Zweiter beteiligter Türsteher: Vielleicht zog der Angeklagte die Frau an den Haaren
Zwei Türsteher spielen im Prozess bisher eine Rolle: Einer der beiden soll den Konflikt eskaliert haben, seine Aussage steht noch aus. Der zweite will nach eigener Aussage deeskaliert und den Vorfall in weiten Teilen beobachtet haben. "Ich war der Meinung, dass ich sah, wie der Angeklagte eine Frau an den Haaren zu Boden riss", bestätigte er jetzt vor Gericht seine Aussage bei der Polizei.

Genau könne er sich heute aber nicht mehr erinnern, so der Zeuge.
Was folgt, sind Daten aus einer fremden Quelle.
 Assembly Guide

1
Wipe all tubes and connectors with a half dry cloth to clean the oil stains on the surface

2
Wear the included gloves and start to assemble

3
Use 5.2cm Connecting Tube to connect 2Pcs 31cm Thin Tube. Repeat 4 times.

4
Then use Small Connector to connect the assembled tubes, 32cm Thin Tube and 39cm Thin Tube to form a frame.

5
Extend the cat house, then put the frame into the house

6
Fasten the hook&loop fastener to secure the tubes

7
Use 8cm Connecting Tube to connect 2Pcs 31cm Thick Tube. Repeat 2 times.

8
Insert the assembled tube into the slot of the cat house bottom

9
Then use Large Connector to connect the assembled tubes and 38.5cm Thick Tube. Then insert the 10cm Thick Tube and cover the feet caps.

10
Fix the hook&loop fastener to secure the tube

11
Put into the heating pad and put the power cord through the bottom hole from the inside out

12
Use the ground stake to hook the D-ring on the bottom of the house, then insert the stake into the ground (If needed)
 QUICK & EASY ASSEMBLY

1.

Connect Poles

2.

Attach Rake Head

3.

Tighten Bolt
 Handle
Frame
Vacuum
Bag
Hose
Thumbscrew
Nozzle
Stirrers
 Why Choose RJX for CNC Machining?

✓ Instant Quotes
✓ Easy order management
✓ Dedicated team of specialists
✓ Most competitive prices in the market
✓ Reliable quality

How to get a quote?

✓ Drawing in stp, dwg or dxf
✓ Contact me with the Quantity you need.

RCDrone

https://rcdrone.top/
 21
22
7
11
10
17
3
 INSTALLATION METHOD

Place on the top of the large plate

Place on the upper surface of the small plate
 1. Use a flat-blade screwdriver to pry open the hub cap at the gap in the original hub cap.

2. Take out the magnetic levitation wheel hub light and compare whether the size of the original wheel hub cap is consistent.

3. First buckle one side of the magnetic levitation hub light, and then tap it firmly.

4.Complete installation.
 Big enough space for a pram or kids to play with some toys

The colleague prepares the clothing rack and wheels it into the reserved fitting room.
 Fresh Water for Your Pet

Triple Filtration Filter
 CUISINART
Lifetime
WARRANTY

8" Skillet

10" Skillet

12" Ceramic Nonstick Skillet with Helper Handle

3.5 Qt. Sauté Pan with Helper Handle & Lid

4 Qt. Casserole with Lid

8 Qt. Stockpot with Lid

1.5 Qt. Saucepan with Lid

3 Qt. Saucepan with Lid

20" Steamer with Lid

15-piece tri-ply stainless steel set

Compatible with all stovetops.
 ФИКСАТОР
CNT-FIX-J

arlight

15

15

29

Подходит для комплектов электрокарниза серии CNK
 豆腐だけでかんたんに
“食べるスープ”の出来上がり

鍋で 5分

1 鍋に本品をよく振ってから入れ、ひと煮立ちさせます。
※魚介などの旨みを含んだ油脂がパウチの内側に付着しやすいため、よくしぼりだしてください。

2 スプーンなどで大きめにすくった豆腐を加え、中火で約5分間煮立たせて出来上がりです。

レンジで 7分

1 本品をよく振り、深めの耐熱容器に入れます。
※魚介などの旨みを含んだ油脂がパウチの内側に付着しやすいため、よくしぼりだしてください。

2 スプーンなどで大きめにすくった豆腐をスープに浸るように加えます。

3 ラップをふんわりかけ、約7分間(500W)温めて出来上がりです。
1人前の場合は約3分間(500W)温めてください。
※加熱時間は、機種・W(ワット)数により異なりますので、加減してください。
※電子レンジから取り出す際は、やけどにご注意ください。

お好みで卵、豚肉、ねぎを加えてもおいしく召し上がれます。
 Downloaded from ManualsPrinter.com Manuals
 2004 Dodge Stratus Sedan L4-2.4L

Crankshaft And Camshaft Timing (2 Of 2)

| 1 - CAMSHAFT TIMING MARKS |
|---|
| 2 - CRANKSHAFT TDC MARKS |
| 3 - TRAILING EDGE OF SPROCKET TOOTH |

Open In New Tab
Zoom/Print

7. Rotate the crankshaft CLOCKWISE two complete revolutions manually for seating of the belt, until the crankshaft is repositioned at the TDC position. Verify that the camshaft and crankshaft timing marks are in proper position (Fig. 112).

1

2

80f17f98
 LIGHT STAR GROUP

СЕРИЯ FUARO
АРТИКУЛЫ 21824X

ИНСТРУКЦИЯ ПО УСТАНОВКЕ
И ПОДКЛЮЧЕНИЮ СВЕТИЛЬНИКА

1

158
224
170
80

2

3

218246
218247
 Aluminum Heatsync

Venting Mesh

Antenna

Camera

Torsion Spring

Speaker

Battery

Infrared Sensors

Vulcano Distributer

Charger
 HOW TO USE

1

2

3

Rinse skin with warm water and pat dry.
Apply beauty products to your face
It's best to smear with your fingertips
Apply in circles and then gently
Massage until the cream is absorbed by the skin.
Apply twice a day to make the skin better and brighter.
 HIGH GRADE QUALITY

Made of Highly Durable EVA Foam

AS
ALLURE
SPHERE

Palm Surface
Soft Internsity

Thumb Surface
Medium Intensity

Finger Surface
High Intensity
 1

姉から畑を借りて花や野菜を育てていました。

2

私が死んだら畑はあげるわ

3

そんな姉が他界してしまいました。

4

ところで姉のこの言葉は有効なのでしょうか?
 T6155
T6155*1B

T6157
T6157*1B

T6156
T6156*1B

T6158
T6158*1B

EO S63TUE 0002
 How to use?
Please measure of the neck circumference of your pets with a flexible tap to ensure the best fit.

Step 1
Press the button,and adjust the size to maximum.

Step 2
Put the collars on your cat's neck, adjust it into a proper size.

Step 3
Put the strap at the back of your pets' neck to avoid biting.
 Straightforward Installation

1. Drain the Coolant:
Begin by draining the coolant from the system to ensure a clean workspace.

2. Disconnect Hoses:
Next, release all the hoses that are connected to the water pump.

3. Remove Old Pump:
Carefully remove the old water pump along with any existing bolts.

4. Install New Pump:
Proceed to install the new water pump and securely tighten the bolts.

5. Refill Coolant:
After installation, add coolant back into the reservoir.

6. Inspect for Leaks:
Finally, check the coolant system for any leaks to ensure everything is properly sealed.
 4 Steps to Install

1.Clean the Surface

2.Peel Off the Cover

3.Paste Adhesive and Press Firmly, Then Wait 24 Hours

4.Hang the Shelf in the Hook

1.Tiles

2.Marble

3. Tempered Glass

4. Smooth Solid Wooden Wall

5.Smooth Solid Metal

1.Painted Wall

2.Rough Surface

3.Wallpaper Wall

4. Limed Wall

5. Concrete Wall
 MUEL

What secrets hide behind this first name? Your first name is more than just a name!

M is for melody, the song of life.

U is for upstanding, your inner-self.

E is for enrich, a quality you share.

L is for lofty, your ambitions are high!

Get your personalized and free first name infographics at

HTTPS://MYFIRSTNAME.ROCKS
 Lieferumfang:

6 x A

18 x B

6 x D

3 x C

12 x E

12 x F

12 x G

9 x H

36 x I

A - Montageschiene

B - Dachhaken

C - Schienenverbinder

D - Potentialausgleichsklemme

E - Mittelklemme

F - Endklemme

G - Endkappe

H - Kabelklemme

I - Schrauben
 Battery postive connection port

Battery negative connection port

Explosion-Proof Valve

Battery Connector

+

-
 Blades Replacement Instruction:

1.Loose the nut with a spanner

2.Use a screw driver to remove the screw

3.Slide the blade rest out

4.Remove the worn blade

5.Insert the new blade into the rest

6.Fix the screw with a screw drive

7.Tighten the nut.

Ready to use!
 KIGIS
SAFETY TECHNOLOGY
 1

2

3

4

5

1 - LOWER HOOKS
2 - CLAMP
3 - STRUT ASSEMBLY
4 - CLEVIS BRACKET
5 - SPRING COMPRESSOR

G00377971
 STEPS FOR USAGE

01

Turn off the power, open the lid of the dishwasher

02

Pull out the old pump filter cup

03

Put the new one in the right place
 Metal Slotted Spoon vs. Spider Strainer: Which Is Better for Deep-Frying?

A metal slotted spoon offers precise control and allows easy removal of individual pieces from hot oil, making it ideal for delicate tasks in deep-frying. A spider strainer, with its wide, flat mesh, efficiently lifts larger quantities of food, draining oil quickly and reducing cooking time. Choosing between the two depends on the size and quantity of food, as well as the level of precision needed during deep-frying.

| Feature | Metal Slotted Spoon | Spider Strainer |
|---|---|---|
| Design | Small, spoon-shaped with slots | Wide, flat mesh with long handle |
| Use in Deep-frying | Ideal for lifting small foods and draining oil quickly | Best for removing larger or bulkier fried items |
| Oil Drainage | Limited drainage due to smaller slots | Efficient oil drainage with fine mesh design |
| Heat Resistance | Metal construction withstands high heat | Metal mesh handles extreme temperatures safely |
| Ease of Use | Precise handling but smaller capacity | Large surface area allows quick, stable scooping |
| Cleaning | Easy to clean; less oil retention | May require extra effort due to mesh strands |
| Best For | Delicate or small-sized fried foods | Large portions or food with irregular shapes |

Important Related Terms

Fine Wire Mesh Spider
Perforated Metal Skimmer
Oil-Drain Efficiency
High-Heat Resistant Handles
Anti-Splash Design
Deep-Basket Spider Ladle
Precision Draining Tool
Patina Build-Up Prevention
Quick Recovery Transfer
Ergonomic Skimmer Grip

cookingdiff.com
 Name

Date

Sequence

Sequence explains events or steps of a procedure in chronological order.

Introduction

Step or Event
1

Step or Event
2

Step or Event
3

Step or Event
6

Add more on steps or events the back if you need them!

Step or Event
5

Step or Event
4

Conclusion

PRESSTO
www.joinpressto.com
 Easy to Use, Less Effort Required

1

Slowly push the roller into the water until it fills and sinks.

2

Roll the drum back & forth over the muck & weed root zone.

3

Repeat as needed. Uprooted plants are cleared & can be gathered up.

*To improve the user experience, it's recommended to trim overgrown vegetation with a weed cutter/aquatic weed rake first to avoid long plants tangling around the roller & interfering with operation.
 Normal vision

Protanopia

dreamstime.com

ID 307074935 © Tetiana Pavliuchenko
Er bekräftigte jedoch, erst einen gellenden Schrei gehört und dann gesehen zu haben, wie mehrere Personen auf den Angeklagten einschlugen.
Der Getötete: Belastungszeugin beteuert ihre Bewunderung für ihn
Über den Getöteten sagte die Zeugin, die am Freitag erneut vernommen wird, bei ihrer ersten Aussage: "Er war ein Engel. Er war wie ein Held. Er war immer da." Sie hätte vor allem beim Feiern Kontakt zu ihm gehabt, manchmal habe der 28-Jährige sie aber auch besucht. Insbesondere Frauen habe er stets beschützt. Sein Verhalten direkt vor den Stichen beschrieb die Zeugin bisher sinngemäß als leichtes Schieben. Er habe den Angeklagten lediglich aus der Konfliktsituation bringen wollen.

Auch mit der Mutter des Angeklagten war die Zeugin bis zur Tat befreundet. Mit seiner Familie war sie in den Stunden vor der Tat feiern. Der damals 22-Jährige sei in der Nacht gereizt gewesen, sagte die junge Frau. Und im Vorfeld der Tat habe er auf Social Media mit einer vermeintlichen Pistole posiert, in seiner Wohnung habe er wohl Messer gesammelt. Im Prozess bestätigte sich dies bisher nicht.
Die Verhandlung an diesem Freitag beginnt um 8 Uhr.